We have a squeaky table in our Chausson.
Its a single folding leg and hooks onto the wall with a plastic strip fitting. I've tried emery cloth on the fitting and silicone spray but neither makes an iota of a difference. 
I am now looking at the option of converting to Fiamma's pedestal tube leg system.

I did drop the table onto its bed mode position and this stopped the squeaking almost completely. But can't be arsed to do that every time we want to move.


----------



## Mickyblueyes (May 26, 2010)

We have a 674 & know what you mean. 
WRT the drop down bed it's either the mechanisms on either wall that need lubricating or the lock catch (holding the bed up) on the wall doing it, we've had both. 

The mechanism lubrication requires you to drop the bed, unclip the curtains that cover them, then you can lube the pivots etc. I'm currently undecided as to the best lube as tried a couple of things.

Our lock up catch is the old type block/peg on the wall above the door, which I stuck just the loop side of some HD Velcro on to cushion & allow the peg to slide/move quietly whilst driving.

Sorry can't help on the table front though.


----------



## JohnGun (May 15, 2009)

Julius, if yourtable is same as ours: one that sits on a runner attached to the wall with a red clip that shows where the pin is?
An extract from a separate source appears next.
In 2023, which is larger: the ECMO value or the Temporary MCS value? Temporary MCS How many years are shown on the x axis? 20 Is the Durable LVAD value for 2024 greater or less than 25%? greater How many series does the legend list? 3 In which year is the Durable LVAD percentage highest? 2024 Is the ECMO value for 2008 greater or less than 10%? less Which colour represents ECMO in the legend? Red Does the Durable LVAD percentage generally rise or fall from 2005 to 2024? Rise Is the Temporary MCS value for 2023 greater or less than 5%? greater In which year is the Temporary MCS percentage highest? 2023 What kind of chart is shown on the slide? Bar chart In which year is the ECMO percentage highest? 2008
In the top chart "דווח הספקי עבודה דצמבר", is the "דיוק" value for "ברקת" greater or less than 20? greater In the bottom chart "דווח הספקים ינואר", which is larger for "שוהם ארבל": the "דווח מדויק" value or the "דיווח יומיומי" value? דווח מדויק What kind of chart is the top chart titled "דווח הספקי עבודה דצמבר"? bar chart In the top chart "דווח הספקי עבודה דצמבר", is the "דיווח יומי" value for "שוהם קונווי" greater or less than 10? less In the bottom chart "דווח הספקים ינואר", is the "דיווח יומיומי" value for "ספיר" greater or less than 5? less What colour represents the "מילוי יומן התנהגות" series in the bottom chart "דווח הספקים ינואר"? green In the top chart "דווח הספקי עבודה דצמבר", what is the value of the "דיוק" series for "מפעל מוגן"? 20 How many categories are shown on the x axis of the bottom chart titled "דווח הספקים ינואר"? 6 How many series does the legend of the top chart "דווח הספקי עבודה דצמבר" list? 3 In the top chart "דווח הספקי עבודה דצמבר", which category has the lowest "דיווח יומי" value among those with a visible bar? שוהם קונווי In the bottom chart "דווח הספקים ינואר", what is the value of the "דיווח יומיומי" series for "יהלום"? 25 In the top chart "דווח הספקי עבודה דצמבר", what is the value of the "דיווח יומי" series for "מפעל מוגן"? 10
If so then lift the table off by raising it until the red clip goes in then we put very small pieces of that non slip matting cut into half inch lengths at 2 or 3 places along the runner, then carefully lift the table back into place making sure the red pin is released to indicate the table is seated on the runner properly, we did this when ours rattled and it cured the problem


----------